Task list:
**1)** In the talk abstract on polaritons, why do polaritons carry properties of both photons and material excitations? Answer in one to three sentences.
**2)** Carry on the talk abstract on polaritons, starting right after its last sentence.

Reading text:
──────────
Vinod Menon

Strong light–matter interaction leads to the formation of hybrid quasiparticles – polaritons, that inherit properties from both photons and material excitations. In this talk, I will first introduce the concept of strong light–matter coupling and the unique advantages offered by polaritonic systems. I will then discuss our recent work on realizing magneto-polaritons in the van der Waals magnet CrSBr, demonstrating how the magneto-optic response can be controlled by tuning the light and matter content of the polariton states [1]. I will also highlight the role of spin waves (magnons) in modifying excitonic interactions within this material platform [2], as well as the potential of this system for microwave-to-optical transduction [3].
──────────
Supplied information:
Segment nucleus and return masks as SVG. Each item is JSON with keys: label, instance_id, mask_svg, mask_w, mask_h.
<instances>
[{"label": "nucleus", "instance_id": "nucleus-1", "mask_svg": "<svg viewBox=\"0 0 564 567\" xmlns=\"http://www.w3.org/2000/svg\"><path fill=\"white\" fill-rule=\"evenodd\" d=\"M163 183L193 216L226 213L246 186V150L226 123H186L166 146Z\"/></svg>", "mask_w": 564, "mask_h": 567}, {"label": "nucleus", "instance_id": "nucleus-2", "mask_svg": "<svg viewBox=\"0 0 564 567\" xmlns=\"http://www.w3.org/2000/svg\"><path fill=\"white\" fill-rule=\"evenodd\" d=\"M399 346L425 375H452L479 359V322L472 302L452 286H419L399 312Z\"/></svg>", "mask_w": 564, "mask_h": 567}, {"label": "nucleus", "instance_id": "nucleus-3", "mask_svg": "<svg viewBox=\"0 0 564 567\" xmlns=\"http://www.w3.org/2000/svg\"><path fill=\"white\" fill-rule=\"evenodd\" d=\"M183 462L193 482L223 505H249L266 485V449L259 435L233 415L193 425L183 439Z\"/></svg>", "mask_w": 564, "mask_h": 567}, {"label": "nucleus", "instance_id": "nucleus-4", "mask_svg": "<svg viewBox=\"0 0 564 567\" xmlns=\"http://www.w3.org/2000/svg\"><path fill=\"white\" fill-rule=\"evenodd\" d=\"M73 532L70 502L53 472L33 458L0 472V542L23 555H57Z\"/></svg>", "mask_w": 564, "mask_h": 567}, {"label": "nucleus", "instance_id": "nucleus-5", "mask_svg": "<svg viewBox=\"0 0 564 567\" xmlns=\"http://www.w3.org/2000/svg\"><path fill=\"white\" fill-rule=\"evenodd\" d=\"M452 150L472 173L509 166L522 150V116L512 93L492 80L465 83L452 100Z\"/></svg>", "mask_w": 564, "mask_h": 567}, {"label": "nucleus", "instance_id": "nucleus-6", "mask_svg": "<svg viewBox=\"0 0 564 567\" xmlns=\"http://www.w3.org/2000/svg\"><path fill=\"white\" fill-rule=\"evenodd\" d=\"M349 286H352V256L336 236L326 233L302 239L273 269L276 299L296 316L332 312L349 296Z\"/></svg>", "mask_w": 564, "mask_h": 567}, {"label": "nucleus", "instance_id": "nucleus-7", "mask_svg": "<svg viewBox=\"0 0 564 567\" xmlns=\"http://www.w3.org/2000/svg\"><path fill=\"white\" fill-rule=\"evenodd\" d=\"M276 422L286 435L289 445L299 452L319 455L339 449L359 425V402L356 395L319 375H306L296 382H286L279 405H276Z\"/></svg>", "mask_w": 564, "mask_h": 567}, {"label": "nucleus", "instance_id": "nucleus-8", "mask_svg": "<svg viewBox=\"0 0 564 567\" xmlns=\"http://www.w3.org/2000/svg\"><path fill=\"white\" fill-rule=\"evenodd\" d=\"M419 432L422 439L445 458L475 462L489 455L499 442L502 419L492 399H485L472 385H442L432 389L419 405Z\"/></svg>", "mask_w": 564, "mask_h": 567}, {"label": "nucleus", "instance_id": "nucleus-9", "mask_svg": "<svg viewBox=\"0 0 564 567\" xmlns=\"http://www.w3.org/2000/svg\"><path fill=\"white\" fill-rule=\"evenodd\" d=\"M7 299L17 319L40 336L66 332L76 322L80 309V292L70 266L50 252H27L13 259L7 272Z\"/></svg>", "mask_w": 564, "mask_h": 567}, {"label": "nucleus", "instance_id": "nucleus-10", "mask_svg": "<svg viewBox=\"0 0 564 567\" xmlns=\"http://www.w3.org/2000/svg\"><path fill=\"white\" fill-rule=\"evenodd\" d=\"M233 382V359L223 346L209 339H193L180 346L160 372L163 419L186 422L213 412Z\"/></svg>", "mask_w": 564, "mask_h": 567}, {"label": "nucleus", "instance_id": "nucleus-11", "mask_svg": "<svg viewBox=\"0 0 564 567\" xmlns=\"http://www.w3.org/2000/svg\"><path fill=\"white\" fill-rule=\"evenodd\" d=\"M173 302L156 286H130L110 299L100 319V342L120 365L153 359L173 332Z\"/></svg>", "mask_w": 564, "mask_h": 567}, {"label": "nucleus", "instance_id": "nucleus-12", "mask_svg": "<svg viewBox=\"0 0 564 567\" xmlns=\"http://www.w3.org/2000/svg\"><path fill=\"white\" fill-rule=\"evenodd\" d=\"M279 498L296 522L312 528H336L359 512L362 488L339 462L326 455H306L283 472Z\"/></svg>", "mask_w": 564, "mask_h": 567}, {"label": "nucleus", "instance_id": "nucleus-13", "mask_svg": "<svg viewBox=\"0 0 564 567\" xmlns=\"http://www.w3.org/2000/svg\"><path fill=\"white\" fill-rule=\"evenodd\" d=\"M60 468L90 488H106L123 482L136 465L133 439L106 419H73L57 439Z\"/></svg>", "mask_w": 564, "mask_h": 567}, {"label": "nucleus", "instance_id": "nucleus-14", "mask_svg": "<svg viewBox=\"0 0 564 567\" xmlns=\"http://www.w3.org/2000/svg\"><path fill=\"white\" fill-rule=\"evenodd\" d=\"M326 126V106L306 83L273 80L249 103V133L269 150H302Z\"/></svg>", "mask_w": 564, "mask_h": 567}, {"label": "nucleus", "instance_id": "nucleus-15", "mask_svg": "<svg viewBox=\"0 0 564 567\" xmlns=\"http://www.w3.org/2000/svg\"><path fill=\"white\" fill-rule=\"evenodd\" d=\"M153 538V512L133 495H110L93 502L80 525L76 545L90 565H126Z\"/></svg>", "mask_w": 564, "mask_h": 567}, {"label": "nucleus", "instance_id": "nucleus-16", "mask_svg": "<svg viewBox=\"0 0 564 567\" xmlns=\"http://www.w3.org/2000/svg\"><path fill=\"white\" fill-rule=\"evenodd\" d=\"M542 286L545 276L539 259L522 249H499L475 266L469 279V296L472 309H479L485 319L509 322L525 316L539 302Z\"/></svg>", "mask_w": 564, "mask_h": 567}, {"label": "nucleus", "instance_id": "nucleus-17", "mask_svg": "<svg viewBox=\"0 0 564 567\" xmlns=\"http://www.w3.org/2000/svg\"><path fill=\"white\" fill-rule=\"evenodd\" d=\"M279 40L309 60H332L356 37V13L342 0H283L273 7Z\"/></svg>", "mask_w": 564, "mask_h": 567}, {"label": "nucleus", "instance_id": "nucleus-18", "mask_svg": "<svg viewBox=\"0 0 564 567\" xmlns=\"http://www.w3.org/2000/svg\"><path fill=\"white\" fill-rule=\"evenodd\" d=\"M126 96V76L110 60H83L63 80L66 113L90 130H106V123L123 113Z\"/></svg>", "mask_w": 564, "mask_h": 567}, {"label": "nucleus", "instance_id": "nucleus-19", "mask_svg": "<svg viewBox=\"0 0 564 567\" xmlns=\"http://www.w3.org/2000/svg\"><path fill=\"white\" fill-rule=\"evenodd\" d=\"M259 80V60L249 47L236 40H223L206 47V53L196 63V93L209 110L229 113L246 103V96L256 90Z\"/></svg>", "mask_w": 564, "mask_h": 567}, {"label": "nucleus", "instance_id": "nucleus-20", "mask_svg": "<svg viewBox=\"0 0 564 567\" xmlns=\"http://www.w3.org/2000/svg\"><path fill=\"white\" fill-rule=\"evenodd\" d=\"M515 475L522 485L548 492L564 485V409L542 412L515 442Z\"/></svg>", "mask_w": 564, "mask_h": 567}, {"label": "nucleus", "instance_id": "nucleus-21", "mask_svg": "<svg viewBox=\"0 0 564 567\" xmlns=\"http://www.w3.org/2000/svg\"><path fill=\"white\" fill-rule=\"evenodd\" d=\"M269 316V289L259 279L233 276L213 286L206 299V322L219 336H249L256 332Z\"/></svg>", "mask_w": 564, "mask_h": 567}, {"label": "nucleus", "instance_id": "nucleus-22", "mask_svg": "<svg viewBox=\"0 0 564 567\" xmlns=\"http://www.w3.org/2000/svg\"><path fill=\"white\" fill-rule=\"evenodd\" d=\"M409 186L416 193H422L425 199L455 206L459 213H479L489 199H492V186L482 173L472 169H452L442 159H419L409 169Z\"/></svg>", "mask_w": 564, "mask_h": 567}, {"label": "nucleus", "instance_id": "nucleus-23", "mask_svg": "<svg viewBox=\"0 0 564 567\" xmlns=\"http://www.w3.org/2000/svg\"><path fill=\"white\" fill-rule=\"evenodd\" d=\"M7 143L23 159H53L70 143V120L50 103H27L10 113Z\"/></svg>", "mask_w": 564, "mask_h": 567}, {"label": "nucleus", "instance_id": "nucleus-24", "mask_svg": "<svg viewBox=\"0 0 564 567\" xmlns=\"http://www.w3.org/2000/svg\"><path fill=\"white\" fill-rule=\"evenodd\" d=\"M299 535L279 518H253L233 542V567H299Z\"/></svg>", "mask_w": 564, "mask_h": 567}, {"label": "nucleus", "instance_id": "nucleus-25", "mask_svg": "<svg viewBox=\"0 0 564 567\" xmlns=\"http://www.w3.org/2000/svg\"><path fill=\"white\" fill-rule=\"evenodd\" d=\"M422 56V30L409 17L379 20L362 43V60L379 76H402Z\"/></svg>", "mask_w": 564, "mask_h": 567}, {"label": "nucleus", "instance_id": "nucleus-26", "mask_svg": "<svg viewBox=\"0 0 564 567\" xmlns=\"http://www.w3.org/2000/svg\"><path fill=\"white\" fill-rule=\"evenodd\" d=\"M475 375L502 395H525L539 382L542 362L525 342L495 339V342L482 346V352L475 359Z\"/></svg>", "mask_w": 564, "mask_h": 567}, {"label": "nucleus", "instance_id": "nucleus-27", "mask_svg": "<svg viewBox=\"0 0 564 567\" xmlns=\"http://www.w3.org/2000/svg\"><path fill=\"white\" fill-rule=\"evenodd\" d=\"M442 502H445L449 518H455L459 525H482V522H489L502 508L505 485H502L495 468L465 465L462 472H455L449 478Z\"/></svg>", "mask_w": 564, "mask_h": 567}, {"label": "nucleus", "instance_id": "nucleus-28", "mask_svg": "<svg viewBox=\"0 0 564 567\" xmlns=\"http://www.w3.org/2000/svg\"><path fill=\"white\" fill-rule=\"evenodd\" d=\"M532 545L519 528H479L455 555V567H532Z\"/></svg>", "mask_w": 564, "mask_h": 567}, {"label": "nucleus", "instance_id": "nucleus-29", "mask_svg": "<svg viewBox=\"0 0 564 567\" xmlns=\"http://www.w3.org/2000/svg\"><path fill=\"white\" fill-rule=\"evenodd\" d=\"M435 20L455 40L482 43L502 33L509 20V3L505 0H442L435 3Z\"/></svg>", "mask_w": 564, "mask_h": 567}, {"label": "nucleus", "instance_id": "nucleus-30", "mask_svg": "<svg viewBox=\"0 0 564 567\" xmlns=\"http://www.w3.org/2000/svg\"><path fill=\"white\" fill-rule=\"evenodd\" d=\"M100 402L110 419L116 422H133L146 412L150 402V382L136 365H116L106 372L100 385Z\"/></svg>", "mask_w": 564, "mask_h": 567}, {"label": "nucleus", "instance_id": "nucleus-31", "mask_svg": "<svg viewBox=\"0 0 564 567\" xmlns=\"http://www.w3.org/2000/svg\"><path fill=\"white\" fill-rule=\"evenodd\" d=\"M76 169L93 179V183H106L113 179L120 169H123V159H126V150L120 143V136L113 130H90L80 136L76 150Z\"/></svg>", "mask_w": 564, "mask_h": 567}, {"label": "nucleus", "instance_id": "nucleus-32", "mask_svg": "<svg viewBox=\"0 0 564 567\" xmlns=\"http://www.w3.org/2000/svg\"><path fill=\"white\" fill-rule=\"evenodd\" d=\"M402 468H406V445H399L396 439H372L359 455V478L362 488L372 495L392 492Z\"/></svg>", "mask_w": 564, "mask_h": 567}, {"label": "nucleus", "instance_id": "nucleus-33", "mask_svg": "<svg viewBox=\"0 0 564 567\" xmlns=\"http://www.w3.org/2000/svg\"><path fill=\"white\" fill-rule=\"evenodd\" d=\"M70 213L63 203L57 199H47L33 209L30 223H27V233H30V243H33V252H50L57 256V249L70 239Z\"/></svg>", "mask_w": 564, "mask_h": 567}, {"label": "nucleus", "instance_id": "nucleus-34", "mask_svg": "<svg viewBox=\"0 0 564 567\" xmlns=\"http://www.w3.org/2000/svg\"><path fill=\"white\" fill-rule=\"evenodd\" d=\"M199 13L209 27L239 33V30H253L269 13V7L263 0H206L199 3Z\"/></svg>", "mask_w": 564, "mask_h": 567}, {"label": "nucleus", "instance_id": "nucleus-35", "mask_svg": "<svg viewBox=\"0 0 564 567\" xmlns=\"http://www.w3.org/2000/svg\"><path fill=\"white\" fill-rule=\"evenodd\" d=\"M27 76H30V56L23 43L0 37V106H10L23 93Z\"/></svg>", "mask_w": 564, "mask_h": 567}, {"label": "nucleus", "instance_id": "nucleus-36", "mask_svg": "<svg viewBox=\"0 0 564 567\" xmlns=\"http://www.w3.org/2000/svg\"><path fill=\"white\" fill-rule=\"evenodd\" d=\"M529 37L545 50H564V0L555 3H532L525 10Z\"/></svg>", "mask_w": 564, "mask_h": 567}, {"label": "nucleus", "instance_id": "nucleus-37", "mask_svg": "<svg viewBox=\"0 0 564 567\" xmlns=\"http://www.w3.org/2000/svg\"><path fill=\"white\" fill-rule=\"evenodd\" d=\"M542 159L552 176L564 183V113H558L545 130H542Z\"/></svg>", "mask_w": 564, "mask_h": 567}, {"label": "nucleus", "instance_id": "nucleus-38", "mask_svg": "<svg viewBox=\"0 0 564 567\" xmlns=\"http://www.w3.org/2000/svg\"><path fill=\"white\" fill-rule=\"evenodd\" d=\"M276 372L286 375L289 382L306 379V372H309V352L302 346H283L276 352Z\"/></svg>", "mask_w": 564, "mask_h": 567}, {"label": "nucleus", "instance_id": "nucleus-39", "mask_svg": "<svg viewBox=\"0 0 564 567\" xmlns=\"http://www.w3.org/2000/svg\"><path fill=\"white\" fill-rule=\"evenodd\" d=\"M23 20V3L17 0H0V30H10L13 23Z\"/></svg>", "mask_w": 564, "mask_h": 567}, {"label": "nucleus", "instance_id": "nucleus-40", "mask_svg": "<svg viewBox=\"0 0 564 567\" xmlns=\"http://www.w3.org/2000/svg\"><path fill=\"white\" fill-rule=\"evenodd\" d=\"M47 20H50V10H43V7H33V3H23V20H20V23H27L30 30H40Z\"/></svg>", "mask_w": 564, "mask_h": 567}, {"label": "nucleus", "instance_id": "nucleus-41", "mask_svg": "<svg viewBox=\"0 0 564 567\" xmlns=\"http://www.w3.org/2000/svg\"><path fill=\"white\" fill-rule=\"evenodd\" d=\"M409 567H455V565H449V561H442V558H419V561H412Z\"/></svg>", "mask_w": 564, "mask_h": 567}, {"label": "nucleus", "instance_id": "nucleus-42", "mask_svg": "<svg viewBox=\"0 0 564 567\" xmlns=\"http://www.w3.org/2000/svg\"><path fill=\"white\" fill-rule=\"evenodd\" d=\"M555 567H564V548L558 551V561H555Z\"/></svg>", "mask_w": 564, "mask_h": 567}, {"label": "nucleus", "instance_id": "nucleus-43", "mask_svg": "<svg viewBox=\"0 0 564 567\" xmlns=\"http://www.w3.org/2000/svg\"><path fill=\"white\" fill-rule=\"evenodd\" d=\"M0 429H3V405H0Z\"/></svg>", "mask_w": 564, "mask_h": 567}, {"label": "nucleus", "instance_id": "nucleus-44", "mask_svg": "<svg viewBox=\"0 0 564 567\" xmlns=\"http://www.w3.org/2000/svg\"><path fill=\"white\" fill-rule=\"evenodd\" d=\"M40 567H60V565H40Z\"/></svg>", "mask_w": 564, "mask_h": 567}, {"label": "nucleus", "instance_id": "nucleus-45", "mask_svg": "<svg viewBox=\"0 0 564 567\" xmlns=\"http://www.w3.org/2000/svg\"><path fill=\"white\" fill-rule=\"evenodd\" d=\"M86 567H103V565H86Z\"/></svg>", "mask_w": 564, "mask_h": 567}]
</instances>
──────────
Expected outputs:
**1)** Strong light–matter interaction produces polaritons, which are hybrid quasiparticles. Because they are hybrids, they inherit properties from both photons and material excitations.

**2)**
In the second part of the talk, I will present the formation of out-of-equilibrium polariton condensates at room temperature using organic molecular excitons [4] and their role in energy transfer in a donor-acceptor system. Following this, I will discuss approaches for creating optically imprinted lattices in these systems [5] and its potential for physical computing.

[1] F. Dirnberger et al. Nature vol. 620, p. 533 (2023).
[2] B. Datta, P. Adak, S. Yu et al., Nature Materials vol. 24, p. 1027 (2025)
[3] P. Adak et al. ArXiv:2604.03441 (2026)
[4] D. Choi et al. Adv. Opt. Mat. vol. 13, 2500086b (2025)
[5] J. Chapman et al. Optica 12, 1873-1877 (2025)